Playing a role, as a partner in the program to close those gaps fills her days with meaning. "The biggest difference is that we are here...We see patients in their home," Ludmilla said. She praises Dr. Lathan for his dedication to addressing disparities long before it was on the nation's radar. "It was his idea when nobody wanted to listen," she said.
She says, for the first ten years, they operated in the health centers without attracting much attention. "We were-every week-in the community doing exactly this. But people didn't have the focus on equity, disparities and so forth," she said. Dr. Lathan, whom she now considers family, never wavered in his commitment. "Through his own lived experience, he was light years ahead," Ludmila said.
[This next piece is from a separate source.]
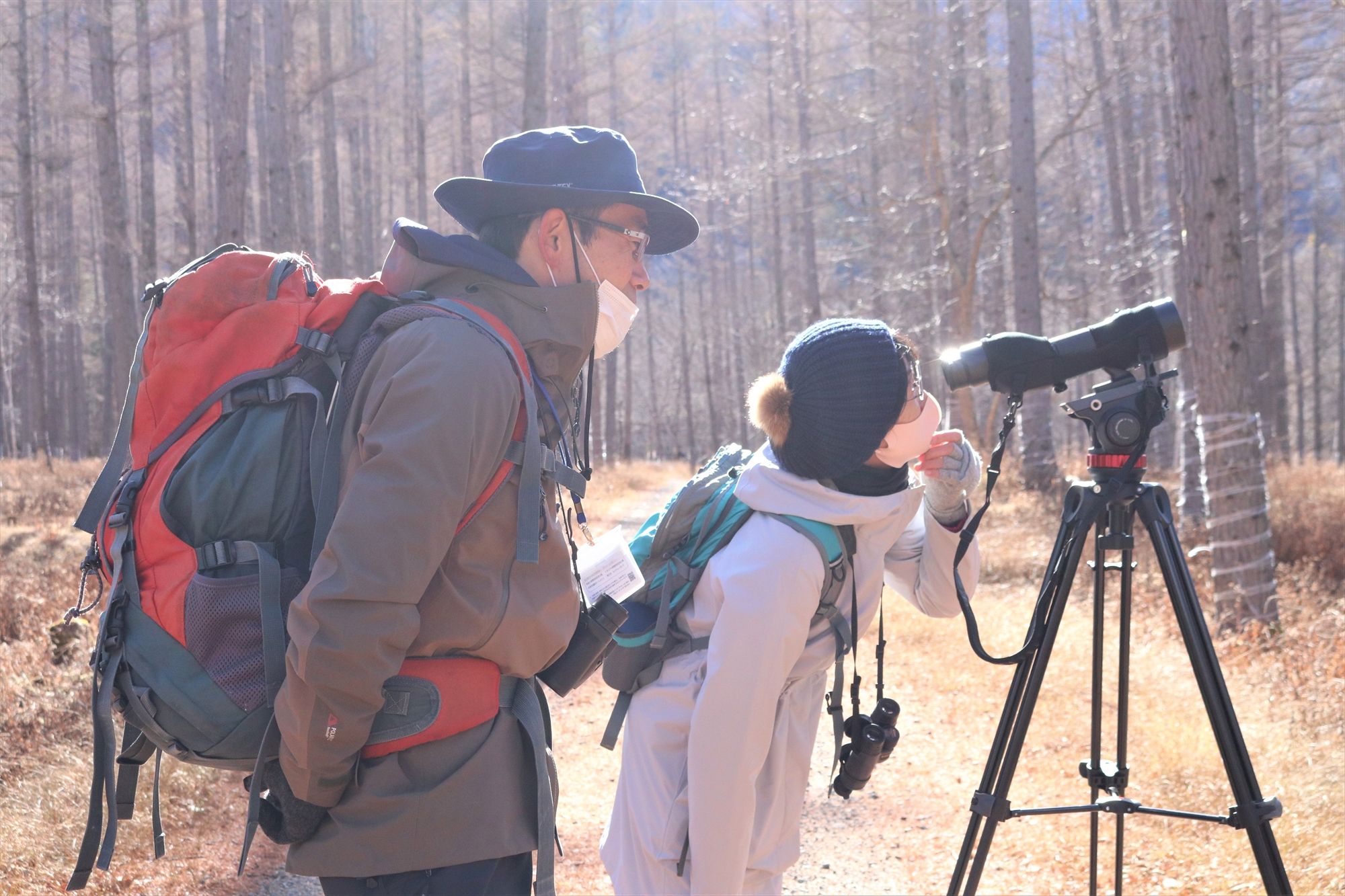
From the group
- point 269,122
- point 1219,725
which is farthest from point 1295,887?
point 269,122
People are definitely paying attention now. Lathan was invited to the White House in 2022 as part of President Biden's "cancer moonshot" forum. This year, he published a paper in the Journal of Clinical Oncology Practice in which he outlined the program and cited specific successes. At the two FQHC's, the time to a cancer diagnosis has dropped from 32 days to 12. In addition, more underserved patients have taken part in clinical trials. That's been an unintended benefit but one that could prove especially valuable for current and future patients. "In oncology, more than any other field," Lathan explains, "we're changing our drugs year to year."
Participating in clinical trials provides patients access to the latest drugs and gives doctors critical information about the relationship between the genetic signature of a cancer and targeted therapies. An accurate representation of a treatment's success depends on recruiting patients of all races.
Dr. Lathan is proud of the program that he and his team have built and hope to expand. "It's a palpable way to do great things," Lathan said. It is a clinical program he believes in and one (but not the only) approach to fixing disparities in health care. "What we hope to show is that it's not just helpful. It's not just the right thing to do. But it's actually going to have a measurable difference," Lathan said.